ONE-HOT ENCODER USING LAZY EVALUATION OF RELATIONAL STATEMENTS

Organization Name

oracle international corporation

Inventor(s)

FELIX Schmidt of Baden-Dattwil (CH)

MATTEO Casserini of Zurich (CH)

MILOS Vasic of Zurich (CH)

MARIJA Nikolic of Zurich (CH)

ONE-HOT ENCODER USING LAZY EVALUATION OF RELATIONAL STATEMENTS - A simplified explanation of the abstract

This abstract first appeared for US patent application 20240126756 titled 'ONE-HOT ENCODER USING LAZY EVALUATION OF RELATIONAL STATEMENTS

Simplified Explanation

The abstract describes a method and storage media for training and implementing a one-hot encoder. During the training phase, an encoder state is computed by extracting unique categories from a training data set, associating each category with a unique index, and generating a one-hot encoding for each category. The set of relational statements is executed by a query optimization engine, with optimizations implemented as needed. In the encoding phase, categorical features in a second training data set are encoded based on the encoder state to form encoded categorical features.

  • During training, unique categories are extracted from a data set and associated with unique indices.
  • One-hot encodings are generated for each unique category.
  • Relational statements are executed by a query optimization engine, with optimizations applied as needed.
  • Encoded categorical features are generated based on the encoder state during the encoding phase.

Potential Applications

The technology can be applied in various fields such as machine learning, data analysis, and natural language processing.

Problems Solved

This technology solves the problem of efficiently encoding categorical features for machine learning models.

Benefits

The benefits of this technology include improved efficiency in encoding categorical features, leading to better performance in machine learning tasks.

Potential Commercial Applications

The technology can be commercially applied in industries utilizing machine learning models, such as e-commerce, finance, and healthcare.

Possible Prior Art

Prior art may include existing methods for encoding categorical features in machine learning models, such as label encoding and one-hot encoding techniques.

Unanswered Questions

How does the query optimization engine optimize the execution of relational statements?

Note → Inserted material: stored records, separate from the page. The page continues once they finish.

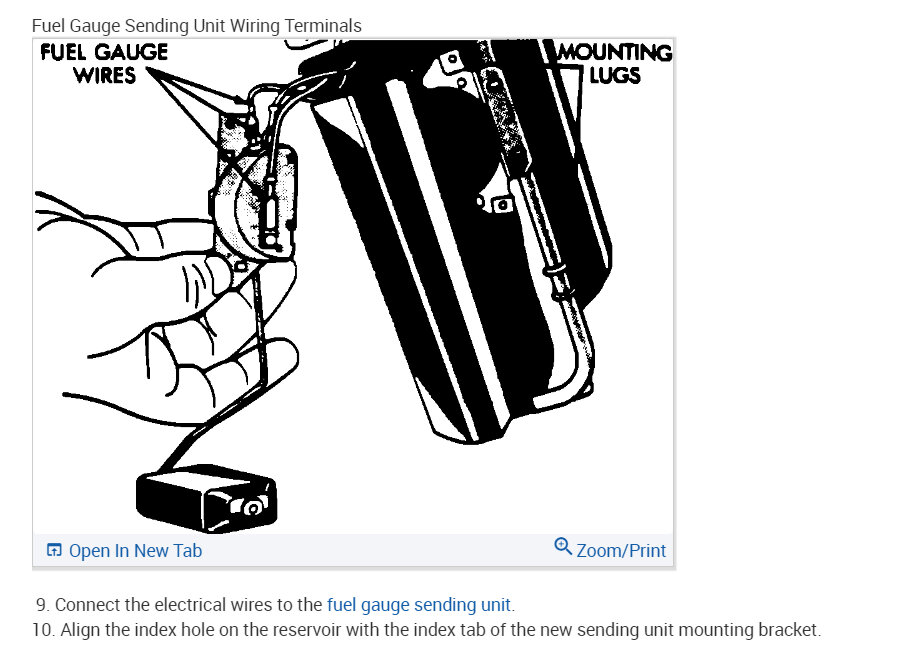 Fuel Gauge Sending Unit Wiring Terminals

FUEL GAUGE WIRES

MOUNTING LUGS

Open In New Tab

Zoom/Print

9. Connect the electrical wires to the fuel gauge sending unit.
10. Align the index hole on the reservoir with the index tab of the new sending unit mounting bracket.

The abstract mentions that the query optimization engine implements optimizations during the execution of relational statements. It would be interesting to know the specific optimizations used and how they contribute to the efficiency of the encoding process.

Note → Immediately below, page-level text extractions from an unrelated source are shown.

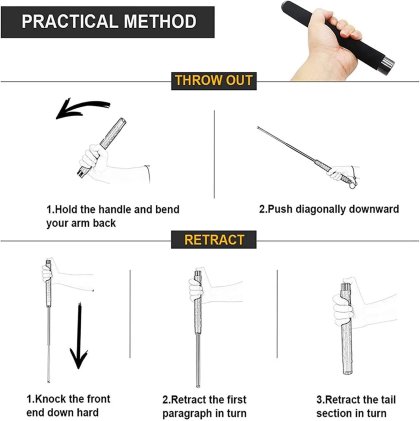 PRACTICAL METHOD

THROW OUT

1.Hold the handle and bend your arm back

2.Push diagonally downward

RETRACT

1.Knock the front end down hard

2.Retract the first paragraph in turn

3.Retract the tail section in turn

What are the specific use cases where this technology can outperform traditional encoding methods?

While the abstract highlights the general process of training and implementing a one-hot encoder, it would be valuable to understand the specific scenarios or datasets where this technology can provide significant advantages over traditional encoding methods.

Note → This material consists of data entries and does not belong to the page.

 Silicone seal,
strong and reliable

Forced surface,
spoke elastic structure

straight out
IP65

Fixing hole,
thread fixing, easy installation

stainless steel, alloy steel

Original Abstract Submitted

a method and one or more non-transitory storage media are provided to train and implement a one-hot encoder. during a training phase, computation of an encoder state is performed by executing a set of relational statements to extract unique categories in a first training data set, associate each unique category with a unique index, and generate a one-hot encoding for each unique category. the set of relational statements are executed by a query optimization engine. execution of the set of relational statements is postponed until a result of each relational statement is needed, and the query optimization engine implements one or more optimizations when executing the set of relational statements. during an encoding phase, a set of categorical features in a second training data set are encoded based on the encoder state to form a set of encoded categorical features.